心地よい棚、心地よい暮らし。一人ひとりの個性が表れる棚を見せてもらい、正解のない棚の楽しみ方を一緒に考える「私の棚」。第3回はプロダクトデザイナーの芝山淳さんにお話を伺いました。
芝山淳
精密機器メーカーでプロダクトデザイナーとして勤務。4年前に自宅をリノベーション。趣味は自転車。1LDK、68㎡、3人家族。
Instagram:@shiba_ouchi
DIYで暮らしに根ざした住み心地を叶える
旅先で集めたスノードームやムーミンのフィギュア。動物のイラストに蚤の市で出会った雑貨の数々。好きが散りばめられた空間から、家の主たちが朗らかに過ごす日々が自然と伝わってきます。
プロダクトデザイナーとして働く芝山さんは、妻と1歳の息子と世田谷区のすみっこに暮らしています。コの字型のリビングは、陽の光がたっぷり入り、観葉植物が至るところに。4年前にリノベーションをしたことで、住み心地を考える機会が自然と増えたそう。

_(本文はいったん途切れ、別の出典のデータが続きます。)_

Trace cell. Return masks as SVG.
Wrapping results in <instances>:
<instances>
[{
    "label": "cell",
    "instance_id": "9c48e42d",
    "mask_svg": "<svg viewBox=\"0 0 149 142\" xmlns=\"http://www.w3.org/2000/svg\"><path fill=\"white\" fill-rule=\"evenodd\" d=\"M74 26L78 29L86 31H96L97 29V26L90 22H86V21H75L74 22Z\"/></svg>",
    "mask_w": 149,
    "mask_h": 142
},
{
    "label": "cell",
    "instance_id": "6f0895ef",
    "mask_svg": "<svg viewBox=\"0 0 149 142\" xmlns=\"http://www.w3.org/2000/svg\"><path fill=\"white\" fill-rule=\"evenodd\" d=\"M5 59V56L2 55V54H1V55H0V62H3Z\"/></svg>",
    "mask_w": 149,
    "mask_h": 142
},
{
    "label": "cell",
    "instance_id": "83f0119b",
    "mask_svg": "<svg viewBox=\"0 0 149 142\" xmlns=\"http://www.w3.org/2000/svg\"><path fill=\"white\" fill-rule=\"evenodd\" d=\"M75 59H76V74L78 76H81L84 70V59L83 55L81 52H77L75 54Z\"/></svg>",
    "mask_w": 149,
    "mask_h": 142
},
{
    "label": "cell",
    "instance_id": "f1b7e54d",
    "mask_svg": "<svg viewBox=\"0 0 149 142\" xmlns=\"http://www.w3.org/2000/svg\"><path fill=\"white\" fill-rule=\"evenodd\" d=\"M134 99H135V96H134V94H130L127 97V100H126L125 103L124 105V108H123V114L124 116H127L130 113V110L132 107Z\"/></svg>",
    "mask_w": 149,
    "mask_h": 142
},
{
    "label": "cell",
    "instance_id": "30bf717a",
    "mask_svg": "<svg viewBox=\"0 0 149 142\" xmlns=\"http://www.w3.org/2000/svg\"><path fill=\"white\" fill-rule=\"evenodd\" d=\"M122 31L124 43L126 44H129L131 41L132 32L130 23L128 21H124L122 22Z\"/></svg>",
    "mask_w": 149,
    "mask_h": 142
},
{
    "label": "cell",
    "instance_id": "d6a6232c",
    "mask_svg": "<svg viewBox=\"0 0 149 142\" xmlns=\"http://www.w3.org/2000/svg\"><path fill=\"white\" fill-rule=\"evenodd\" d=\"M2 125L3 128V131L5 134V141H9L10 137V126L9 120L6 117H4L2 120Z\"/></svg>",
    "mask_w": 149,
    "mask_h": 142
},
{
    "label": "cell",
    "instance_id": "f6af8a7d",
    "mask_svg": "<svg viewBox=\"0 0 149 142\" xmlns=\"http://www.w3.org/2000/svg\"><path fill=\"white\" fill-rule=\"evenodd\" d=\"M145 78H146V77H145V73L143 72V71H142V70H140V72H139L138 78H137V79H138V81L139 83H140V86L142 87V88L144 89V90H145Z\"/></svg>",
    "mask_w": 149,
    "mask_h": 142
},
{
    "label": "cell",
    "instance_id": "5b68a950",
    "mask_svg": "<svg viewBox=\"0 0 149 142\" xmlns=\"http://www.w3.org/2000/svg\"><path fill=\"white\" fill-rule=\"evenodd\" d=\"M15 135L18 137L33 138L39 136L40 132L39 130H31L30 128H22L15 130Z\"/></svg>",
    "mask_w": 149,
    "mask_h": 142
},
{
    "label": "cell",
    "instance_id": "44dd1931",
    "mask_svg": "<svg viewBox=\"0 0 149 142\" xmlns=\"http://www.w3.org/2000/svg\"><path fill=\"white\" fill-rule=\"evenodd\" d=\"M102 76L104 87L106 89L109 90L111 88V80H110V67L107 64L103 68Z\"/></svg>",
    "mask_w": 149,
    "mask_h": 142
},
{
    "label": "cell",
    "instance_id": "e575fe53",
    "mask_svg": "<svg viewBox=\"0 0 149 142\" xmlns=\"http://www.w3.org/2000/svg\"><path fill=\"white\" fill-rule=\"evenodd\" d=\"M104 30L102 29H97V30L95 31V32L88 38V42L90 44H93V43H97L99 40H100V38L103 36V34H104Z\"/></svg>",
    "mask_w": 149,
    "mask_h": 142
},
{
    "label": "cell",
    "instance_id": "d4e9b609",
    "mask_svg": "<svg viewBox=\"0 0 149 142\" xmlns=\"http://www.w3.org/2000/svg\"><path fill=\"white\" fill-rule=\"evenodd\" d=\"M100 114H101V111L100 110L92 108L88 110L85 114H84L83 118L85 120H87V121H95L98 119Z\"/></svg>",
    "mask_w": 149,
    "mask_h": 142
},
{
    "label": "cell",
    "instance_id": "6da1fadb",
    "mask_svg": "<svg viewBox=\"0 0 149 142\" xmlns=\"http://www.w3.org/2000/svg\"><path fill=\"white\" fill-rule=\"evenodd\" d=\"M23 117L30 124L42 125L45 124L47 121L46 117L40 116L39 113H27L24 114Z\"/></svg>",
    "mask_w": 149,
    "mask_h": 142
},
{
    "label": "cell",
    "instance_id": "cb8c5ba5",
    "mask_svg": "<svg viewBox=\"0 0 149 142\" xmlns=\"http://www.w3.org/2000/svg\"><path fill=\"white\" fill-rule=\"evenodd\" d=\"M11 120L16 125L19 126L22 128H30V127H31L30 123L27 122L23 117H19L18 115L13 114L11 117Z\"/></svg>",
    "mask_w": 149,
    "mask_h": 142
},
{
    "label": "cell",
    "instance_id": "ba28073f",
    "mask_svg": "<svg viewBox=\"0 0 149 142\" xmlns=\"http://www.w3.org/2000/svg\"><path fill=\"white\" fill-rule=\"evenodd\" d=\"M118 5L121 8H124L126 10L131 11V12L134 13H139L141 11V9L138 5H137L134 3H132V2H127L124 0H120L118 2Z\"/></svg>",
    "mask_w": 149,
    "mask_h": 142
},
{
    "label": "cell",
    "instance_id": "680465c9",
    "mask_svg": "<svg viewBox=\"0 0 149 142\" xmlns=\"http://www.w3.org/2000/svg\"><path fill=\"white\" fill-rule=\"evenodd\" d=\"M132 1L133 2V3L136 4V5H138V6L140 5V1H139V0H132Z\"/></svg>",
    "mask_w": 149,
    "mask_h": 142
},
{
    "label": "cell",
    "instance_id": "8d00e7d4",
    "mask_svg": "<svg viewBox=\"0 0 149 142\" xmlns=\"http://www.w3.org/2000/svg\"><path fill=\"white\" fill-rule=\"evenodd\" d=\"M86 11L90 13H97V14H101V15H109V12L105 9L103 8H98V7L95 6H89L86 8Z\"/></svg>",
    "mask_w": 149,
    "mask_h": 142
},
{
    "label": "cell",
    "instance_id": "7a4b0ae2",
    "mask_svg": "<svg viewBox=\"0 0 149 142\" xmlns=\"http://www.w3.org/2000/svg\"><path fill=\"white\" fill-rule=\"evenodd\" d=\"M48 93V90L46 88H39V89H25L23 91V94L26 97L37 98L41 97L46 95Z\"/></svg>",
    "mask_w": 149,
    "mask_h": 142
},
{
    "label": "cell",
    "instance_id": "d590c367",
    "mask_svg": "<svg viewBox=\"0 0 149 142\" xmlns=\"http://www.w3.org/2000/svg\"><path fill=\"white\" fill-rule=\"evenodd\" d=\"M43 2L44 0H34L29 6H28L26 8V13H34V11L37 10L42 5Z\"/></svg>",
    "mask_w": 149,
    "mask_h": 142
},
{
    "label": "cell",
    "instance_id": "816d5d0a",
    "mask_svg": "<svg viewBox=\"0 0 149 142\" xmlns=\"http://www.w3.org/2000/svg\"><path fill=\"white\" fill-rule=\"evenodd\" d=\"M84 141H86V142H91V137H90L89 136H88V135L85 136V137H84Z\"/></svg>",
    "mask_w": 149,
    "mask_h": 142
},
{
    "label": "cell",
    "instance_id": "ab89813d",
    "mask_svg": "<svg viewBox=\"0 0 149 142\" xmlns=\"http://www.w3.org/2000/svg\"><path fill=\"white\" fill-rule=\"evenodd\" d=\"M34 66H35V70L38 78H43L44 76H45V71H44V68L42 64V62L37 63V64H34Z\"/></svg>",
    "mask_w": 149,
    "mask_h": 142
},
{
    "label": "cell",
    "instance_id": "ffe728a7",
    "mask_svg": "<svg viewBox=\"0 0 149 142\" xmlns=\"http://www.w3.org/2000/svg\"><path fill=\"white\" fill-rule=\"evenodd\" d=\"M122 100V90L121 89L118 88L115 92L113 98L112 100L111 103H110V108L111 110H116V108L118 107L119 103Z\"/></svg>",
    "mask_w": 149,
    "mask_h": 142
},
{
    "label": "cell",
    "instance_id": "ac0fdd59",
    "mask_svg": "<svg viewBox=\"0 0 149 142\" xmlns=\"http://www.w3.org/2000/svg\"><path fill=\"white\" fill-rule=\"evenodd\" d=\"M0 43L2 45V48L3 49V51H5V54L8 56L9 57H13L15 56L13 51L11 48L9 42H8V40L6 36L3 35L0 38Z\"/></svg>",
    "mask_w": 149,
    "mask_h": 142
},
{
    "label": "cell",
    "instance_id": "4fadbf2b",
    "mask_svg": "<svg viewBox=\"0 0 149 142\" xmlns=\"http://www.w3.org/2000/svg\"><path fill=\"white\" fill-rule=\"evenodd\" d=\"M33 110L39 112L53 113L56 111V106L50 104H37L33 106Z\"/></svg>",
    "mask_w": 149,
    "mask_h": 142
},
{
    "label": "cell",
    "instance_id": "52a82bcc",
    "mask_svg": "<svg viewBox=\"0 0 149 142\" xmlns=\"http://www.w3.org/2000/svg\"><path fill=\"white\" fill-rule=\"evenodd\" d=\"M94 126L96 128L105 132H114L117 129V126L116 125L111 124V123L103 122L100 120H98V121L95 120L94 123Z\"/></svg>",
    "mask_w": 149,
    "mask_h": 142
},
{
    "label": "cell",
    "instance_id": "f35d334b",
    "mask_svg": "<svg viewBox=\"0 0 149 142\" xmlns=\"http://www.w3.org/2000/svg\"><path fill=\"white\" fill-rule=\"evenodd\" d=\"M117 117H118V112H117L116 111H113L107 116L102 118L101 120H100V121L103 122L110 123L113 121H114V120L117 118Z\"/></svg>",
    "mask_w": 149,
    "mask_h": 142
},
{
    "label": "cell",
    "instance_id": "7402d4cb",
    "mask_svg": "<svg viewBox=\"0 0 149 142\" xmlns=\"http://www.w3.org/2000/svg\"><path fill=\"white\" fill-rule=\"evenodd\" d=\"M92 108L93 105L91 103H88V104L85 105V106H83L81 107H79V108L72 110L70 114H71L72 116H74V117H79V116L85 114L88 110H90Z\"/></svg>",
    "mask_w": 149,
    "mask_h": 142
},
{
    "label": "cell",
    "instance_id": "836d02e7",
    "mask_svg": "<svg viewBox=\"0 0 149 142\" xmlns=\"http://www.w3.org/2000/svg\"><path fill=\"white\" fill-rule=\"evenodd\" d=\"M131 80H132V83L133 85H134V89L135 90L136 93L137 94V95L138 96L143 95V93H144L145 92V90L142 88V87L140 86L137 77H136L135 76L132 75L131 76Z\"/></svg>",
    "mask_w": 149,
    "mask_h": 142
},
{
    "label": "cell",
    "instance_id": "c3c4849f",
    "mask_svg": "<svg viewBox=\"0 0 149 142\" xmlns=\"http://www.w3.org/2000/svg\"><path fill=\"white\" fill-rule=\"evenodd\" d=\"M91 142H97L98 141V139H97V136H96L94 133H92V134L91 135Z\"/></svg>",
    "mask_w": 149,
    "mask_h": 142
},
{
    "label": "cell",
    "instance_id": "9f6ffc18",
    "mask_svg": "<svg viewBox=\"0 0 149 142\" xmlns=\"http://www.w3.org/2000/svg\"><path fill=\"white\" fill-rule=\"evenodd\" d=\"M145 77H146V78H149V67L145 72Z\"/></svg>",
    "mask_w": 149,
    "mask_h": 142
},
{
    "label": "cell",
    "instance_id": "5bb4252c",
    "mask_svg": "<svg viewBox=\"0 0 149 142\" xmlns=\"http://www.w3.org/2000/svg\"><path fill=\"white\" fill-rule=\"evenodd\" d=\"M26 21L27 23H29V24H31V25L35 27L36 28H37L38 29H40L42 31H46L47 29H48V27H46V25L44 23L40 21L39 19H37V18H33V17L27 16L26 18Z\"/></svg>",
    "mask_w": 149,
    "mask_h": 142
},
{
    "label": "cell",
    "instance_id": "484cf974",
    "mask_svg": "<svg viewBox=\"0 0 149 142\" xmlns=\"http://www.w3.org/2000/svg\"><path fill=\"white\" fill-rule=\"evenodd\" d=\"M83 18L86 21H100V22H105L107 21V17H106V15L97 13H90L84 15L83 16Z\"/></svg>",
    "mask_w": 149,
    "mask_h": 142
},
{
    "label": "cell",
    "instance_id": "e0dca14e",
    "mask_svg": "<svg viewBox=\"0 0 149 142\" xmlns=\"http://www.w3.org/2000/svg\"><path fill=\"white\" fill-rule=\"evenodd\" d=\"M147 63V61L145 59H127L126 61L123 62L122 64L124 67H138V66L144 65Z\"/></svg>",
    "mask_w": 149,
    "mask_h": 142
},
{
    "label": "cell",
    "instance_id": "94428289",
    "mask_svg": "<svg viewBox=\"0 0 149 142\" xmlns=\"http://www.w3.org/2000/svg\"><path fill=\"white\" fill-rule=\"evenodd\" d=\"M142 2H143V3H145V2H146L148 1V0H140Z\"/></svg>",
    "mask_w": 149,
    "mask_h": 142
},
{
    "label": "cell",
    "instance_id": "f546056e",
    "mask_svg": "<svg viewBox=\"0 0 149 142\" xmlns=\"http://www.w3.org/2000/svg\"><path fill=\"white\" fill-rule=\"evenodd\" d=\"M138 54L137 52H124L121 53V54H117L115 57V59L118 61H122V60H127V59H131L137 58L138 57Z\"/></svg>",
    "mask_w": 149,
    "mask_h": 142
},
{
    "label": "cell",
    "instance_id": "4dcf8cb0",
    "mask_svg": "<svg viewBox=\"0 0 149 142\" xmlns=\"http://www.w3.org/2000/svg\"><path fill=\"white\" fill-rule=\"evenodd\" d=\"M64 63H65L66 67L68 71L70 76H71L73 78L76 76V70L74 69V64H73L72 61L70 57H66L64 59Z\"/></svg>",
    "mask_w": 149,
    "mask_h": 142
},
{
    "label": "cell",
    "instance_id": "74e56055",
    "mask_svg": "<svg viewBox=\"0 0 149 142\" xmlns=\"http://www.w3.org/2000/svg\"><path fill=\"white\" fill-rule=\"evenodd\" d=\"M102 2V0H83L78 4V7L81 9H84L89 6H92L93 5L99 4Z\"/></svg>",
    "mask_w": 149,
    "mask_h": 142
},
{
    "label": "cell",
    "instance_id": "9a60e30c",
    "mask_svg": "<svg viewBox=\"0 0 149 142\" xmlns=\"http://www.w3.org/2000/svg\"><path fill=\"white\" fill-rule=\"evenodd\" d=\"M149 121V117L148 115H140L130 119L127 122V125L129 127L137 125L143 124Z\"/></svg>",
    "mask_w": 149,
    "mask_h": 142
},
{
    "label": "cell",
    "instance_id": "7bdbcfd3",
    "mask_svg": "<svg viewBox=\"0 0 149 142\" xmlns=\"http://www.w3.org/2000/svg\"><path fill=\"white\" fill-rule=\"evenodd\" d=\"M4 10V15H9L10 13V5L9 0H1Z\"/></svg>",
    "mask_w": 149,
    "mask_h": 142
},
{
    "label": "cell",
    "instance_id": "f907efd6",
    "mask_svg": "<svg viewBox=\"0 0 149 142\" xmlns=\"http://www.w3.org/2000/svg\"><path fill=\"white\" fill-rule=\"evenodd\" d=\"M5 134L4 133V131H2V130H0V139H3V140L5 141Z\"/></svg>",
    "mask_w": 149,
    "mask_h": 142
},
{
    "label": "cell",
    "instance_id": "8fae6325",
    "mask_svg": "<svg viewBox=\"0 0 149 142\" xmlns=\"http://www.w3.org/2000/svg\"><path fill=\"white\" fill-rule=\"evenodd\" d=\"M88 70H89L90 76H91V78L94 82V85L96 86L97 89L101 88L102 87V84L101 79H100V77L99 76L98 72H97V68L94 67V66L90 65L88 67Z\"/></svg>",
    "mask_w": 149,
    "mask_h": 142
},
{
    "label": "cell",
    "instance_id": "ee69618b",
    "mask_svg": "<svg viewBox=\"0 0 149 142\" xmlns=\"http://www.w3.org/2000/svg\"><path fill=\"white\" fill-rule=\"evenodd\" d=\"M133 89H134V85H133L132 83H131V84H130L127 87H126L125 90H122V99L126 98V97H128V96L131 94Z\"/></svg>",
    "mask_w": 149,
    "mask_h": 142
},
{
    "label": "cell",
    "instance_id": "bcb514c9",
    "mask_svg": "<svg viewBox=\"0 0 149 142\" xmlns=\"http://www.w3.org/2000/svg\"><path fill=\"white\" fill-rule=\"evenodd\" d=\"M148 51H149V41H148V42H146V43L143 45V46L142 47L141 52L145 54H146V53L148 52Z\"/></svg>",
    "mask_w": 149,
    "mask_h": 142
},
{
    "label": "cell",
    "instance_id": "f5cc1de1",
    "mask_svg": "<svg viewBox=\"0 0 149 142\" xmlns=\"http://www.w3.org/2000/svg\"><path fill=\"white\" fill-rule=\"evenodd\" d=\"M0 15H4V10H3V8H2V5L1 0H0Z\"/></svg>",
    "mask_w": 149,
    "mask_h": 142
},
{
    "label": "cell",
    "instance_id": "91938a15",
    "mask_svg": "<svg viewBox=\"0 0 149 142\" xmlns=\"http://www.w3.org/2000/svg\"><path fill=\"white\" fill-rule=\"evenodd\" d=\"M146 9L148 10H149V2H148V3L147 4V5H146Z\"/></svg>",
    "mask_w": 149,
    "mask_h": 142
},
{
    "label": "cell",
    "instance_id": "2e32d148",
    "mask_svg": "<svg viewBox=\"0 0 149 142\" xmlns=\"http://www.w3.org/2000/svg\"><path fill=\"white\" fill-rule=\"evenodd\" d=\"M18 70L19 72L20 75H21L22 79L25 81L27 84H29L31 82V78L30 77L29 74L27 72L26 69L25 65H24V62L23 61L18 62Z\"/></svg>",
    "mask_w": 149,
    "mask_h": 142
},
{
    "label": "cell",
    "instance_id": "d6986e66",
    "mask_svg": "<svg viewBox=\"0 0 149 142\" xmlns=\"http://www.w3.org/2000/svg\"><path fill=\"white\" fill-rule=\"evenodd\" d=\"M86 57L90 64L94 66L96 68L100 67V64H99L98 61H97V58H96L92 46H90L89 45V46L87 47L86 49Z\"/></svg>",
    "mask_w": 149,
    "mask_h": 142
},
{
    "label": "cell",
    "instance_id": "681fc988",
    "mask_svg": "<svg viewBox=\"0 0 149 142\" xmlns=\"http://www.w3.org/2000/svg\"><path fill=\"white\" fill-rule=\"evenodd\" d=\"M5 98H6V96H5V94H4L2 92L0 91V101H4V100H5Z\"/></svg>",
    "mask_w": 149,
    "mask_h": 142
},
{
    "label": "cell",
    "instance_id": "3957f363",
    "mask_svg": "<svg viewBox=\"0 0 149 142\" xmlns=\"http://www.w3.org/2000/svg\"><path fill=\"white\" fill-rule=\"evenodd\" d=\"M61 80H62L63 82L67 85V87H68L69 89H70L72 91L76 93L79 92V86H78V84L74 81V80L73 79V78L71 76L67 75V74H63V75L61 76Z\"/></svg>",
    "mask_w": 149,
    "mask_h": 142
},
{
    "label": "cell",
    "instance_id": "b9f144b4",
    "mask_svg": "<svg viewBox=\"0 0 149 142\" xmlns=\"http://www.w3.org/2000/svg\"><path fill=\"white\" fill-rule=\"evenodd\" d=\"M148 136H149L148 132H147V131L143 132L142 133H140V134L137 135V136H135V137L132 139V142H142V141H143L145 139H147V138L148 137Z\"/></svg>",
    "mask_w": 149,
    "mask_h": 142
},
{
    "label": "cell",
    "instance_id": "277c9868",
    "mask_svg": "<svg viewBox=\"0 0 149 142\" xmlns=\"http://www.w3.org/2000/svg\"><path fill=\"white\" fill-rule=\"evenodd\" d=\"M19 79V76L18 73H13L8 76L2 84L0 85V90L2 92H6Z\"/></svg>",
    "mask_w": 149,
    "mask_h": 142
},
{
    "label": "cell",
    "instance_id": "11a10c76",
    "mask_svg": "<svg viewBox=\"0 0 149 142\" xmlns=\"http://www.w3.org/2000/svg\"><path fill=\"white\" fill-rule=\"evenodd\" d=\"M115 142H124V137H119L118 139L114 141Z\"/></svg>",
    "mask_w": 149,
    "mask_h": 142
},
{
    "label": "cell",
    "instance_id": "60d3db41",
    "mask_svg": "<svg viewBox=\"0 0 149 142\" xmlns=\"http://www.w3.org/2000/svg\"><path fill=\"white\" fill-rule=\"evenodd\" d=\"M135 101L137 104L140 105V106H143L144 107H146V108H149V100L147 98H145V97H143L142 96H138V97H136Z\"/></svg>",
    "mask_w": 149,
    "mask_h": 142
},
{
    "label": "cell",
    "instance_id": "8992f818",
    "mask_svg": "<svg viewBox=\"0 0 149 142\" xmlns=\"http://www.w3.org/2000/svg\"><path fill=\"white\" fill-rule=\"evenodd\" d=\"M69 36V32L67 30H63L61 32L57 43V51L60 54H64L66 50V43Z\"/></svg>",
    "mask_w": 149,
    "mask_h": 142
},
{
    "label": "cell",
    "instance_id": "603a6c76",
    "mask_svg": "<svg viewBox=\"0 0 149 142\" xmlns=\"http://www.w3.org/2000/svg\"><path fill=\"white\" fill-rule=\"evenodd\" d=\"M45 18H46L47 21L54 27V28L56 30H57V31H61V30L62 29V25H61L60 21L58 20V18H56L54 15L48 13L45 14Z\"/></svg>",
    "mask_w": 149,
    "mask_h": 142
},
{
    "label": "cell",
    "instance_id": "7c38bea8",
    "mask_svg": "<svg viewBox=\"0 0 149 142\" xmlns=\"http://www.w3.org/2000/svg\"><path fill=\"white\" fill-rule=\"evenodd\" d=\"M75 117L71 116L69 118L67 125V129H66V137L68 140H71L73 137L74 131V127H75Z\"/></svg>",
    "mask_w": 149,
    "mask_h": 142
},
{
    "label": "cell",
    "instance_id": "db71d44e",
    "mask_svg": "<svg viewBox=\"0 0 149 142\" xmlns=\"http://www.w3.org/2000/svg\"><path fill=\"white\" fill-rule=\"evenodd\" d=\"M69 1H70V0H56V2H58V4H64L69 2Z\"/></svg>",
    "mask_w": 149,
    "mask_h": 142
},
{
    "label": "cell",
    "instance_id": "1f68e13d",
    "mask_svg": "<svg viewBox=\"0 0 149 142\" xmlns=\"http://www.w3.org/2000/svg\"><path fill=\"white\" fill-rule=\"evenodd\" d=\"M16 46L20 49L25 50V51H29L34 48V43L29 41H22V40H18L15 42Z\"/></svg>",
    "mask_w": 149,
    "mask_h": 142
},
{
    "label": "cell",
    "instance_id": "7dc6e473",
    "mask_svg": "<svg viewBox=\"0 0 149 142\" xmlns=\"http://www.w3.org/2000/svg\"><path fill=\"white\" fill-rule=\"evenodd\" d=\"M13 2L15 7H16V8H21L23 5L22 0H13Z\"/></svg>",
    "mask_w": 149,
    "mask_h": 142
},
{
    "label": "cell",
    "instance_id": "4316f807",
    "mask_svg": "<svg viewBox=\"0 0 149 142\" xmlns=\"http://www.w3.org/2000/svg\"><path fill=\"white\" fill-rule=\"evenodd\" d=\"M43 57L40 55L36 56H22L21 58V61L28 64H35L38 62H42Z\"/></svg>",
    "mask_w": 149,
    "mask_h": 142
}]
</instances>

「リノベで天井や壁など大きな所は整えましたが、住みやすさってどんどん変わっていきますよね。『ここを変えたら暮らしやすいかな?』ってしょっちゅう手を加えています。直近では息子の成長に伴い、安全面に気を配るようになりました」
観葉植物の土で遊ぶのを防ぐためにプランツテーブルをDIY、キッチンに吊り下げ収納をつけるのもお手のもの。陶芸家の母を見て育ち、もの作りが昔から大好き。目の前の暮らしに根ざした心地よさを、都度アップデートしています。
「既製品が部屋にぴったり合うことって意外とないんですよね。あと何cm大きければ…みたいな。そういうときは大体自分で作っちゃいます。これはホームセンターでちょうどいい円の板を見つくろって、右寄りに生える幹に合うよう穴の位置を調整しました」
棚があるといつでも楽しい日々にふれられる
どんな棚を選び、何を収め、飾るか。棚にはその人の暮らしが表れます。芝山家でとりわけ目を引くのが、ワークスペースからリビングまで長くわたした飾り棚。本やマンガを中心に、思い出の品や小物がテンポ良く飾られています。
「僕も妻もモノが大好き。せっかく気に入って買ったものは常に見えるところに置いておきたいんです。仕事や家事の合間など、何かの拍子に目に入るとうれしいから」
そう微笑む視線の先には、海外旅行で買い集めた13個のスノードーム。よく目にするお土産品ですが、棚に集結したことで、芝山家ならではの愛しい風景となっています。
「だいぶ集まりましたね〜。妻の趣味で旅先では必ず買っています。数が増えるごとに、幸せな思い出が増えていく感覚。僕たちは楽しい日々にいつでもふれていたいのかもしれません」
団らんの中心に、美しく機能的な棚
AIR SHELFは玄関入ってすぐのダイニングにひっそり佇んでいました。発売前から「めちゃくちゃ楽しみにしてました」と話す芝山さんがまず感じたこと。それはプロダクトに一貫して流れる心地よさ。
「開封から設置に至るまでノイズがなくて驚きました。洗練されたパッケージ、ビニールレスな梱包…細部まで行き渡る美意識にふれて、“自分はいいものを使っているんだ”という愛着が日に日に増しています」
ダイニングの収納は長らく悩みの種だったそう。約4畳ゆえ大きな棚を置けず、ごちゃっと床置きされる荷物を見て見ぬふりする日も…。毎日家族そろってごはんを食べる場所だから、安らげるよう整えたい。
まず、下のHookとShelf Mを活用して、保育園アイテムと普段づかいのアクセサリーをすっきり収納しました。Shelfをお子さんの手が届かない高さに設定したのもポイントです。
「小さなスペースに収納をつくれたことが本当にありがたいです。息子の着替えや連絡帳をすっと取り出せて、すっとしまえる。朝ごはんを食べて、ここで着替えて登園という流れができ、忙しない朝がスムーズに進むように」
(登園かばんはHookに。棚の接地面が少なくロボット掃除機も置ける)
また上2つのShelfには思い出や季節のしつらえを。リビングより少しパーソナルなダイニングだから家族写真も気兼ねなく。「いつでも楽しい日々にふれたい」という想いを叶えてくれます。
「こないだ足型を見た息子が「あ・し」と口にして、みんなで喜びあいました。飾ることで会話の糸口になるし、やっぱり思い出せたらうれしい。家族の今にふれられるよう、こまめに更新したいと思っています」
(重さのある写真フレームも安心して飾れる)
大人も子どもも外の世界ではいろんなことがある。だけど玄関をあけて一息つき、ふと目を向けた先で楽しかった日々に出会えるとしたら。AIR SHELFがさまざまな家族の愛しいよりどころとなっていく風景が目に浮かびました。